降りしきる雨の中、日向グラウンド内を練り歩く鵜住神社のみこし=18日昼前

 

 釜石市鵜住居町の鵜住神社(花輪宗嗣宮司)のみこし渡御祭が18日行われ、約500人の祭り行列が震災復興を目指す地域に活気をもたらした。昨年、津波で流されたみこしを全国からの支援で新調。祭りのシンボル復活2年目の渡御を地域住民らが喜び、雨に負けず熱演する郷土芸能団体に盛んな拍手を送った。

 

 同神社祭典実行委(前川義博委員長)主催の祭りは16日に宵宮祭、17日に例大祭を行い、18日にみこしが町内に繰り出した。復興工事の関係で国道45号の渡御は見送ったが、車両でみこしを運び、神ノ沢地区仮設企業団地(旧釜石北高跡地)内の御旅所で、神事と芸能の奉納を行った。

 

 50年以上続く「新神大黒舞」は、町民から提供された詩に曲と振りを付けた「新神甚句」を初披露。メンバーの小澤厚子さん(68)は「地区の財産になる。みんなで守り伝えていきたい」と伝承へ意欲を見せた。

 

 近くに住む岩鼻トモエさん(81)は「みこしが来てくれてありがたい。孫たちも鹿踊りに出ているので、雨でも見たいと思ってね」と笑顔を広げた。

 

 祭り行列は、旧国道の長内橋付近から出発し、日向橋を渡って御旅所の日向グラウンドまでの道のりを進んだ。沿道では住民らが出迎え、みこしに手を合わせた。

 

 同神社と、同じ敷地内に祭られる古峯神社のみこしは震災の津波で損壊。2012、13年には東京、京都の自治会組織などから子どもみこしの寄贈を受け、うち1基を古峯神社の新みこしに据えた。昨年は、全国からの寄付や日本財団の支援で、本みこし復活にこぎつけている。

 

 3基のみこしは地元在住、出身者のほか、鵜住居の復興工事関係者らの協力で担がれている。

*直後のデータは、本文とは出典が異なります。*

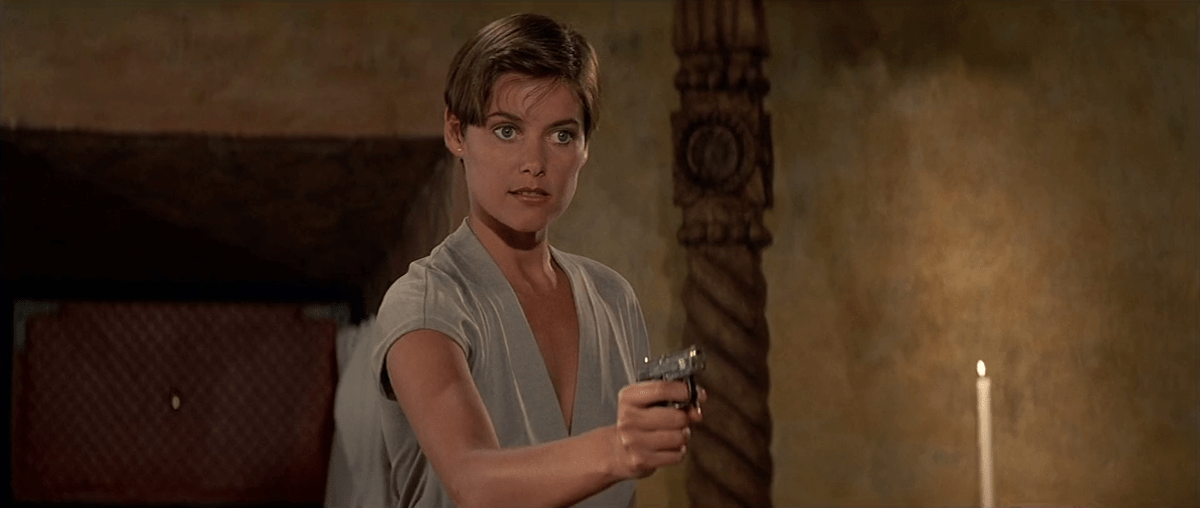 Carey Lowell è Pam Bouvier in Licence to Kill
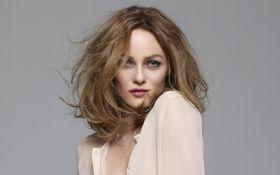 Французская актриса снимается в фильме о войне в Украине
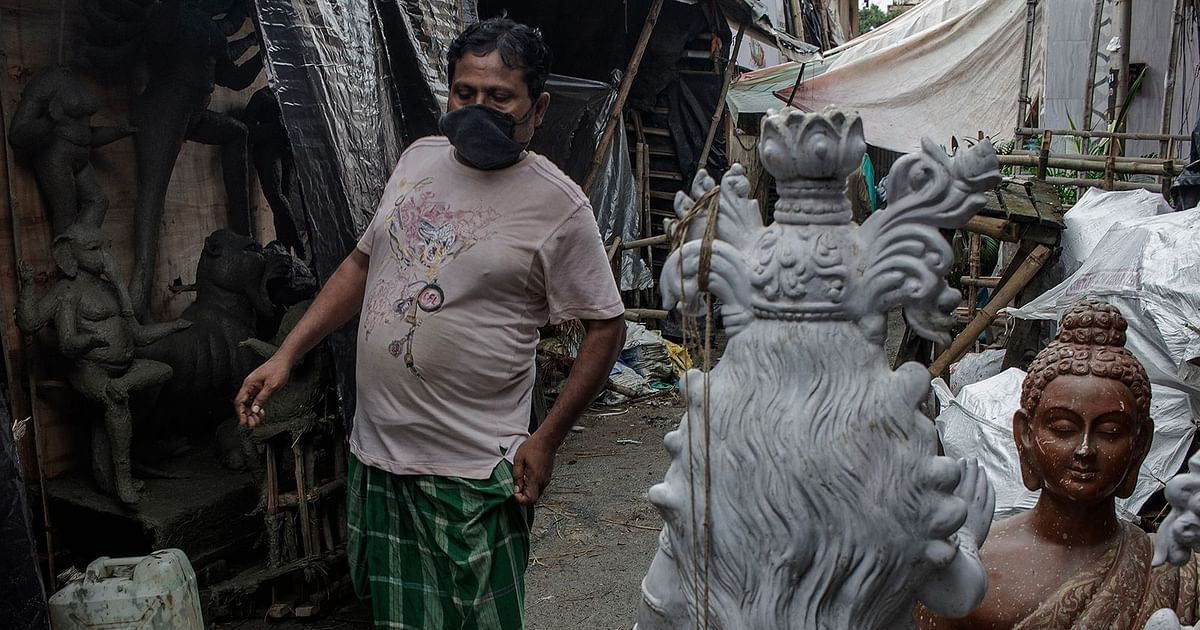 Durga Pujo Amid COVID: How Will Artists, Workers, Hawkers Survive?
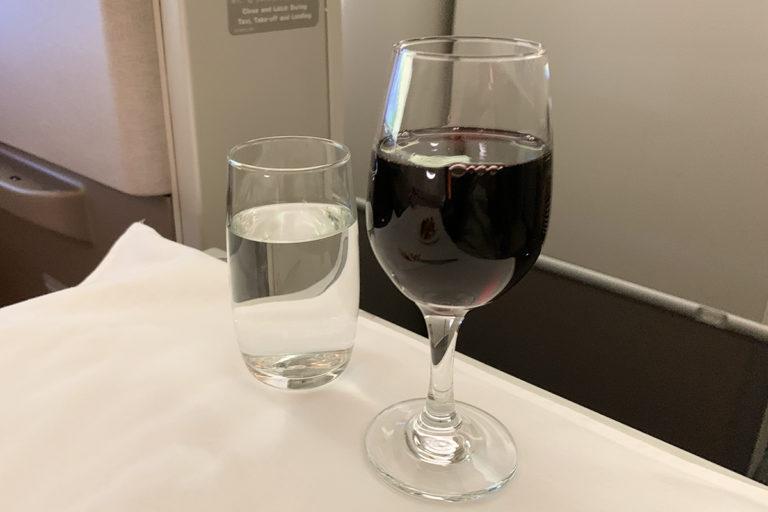 Rødvin og vann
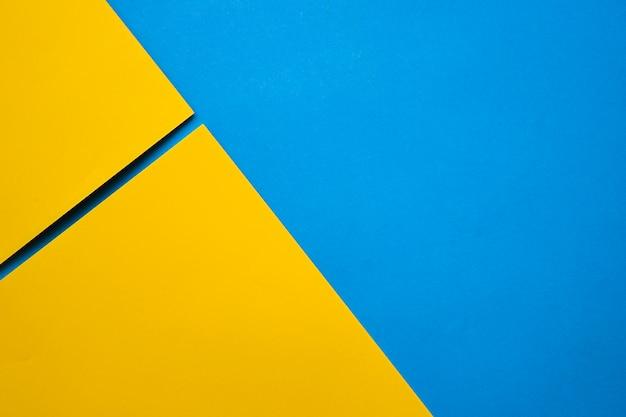 Una vista elevata di due craftpapers gialli sulla superficie del blu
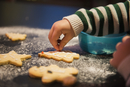 A child decorated Christmas biscuits. 11093008454| 写真素材・ストックフォト・画像・イラスト素材|アマナイメージズ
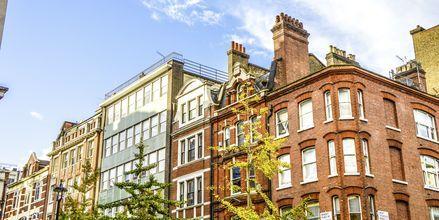 Oxford Street i London er en af de kendte shopping gader.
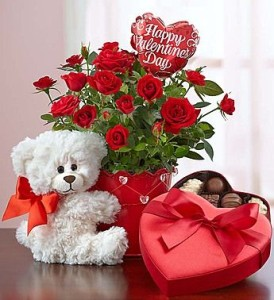 Order online for Valentine Delivery special Red Roses, Heart Shape cakes, Valentine Special Chocolates .Unique Gifts specially designed for Valentine's Day, Send Valentine Gifts to Patiala .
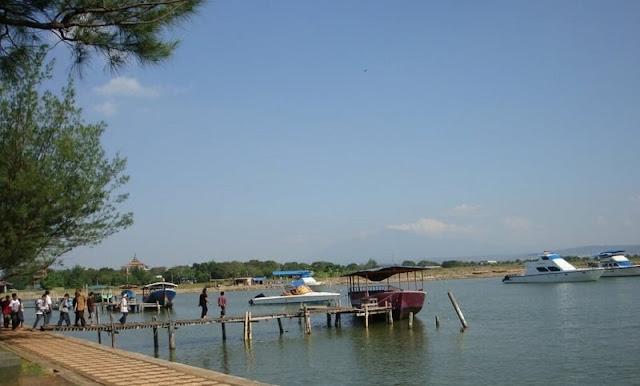 Wisata Pantai Marina Kota Semarang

今年も大林JVなどから24人が協力。初参加のUR都市機構釜石事務所の黒田潤貴さん(28)は「地元の方も祭りを頑張っている。願いに応えられるよう私たちも一日も早く復興させたい」と共に歩む姿勢を見せた。

 

 雨脚が強まる中、グラウンドで虎舞、鹿踊り、手踊りの参加7団体が祭りへの心意気を示す舞を見せ、悪天候を吹き飛ばす元気を住民に届けた。被災3県のドキュメンタリー映画の撮影で訪れた尹美亜監督(41)は「幅広い世代が参加し、生活の中で受け継がれてきた祭りだと感じる。映画で復興6年目の住民の姿を伝えたい」と思いを込めた。

 

仮設企業団地で舞を奉納する神の沢鹿踊

仮設企業団地で舞を奉納する神の沢鹿踊

 

 鵜住神社の祭りは被災から立ち上がる原動力を生み出し、まちの復興を支え続けている。二本松富太郎総代長は「鵜住居の住民は祭りで気持ちを一つにしてきた。来年は、境内へ続く石階段の拡幅を含む参道整備が完了する見込み。一の鳥居も建て、神社全てを復興させて祭りを迎えたい」と願った。

 

 花輪宮司は「祭りは、震災で離れ離れになった住民同士が年に1回、顔を見て安心する場にもなっている。力を合わせてくれる関係者に感謝。みんなで復興していく気持ちをさらに強めたような気がする」と話した。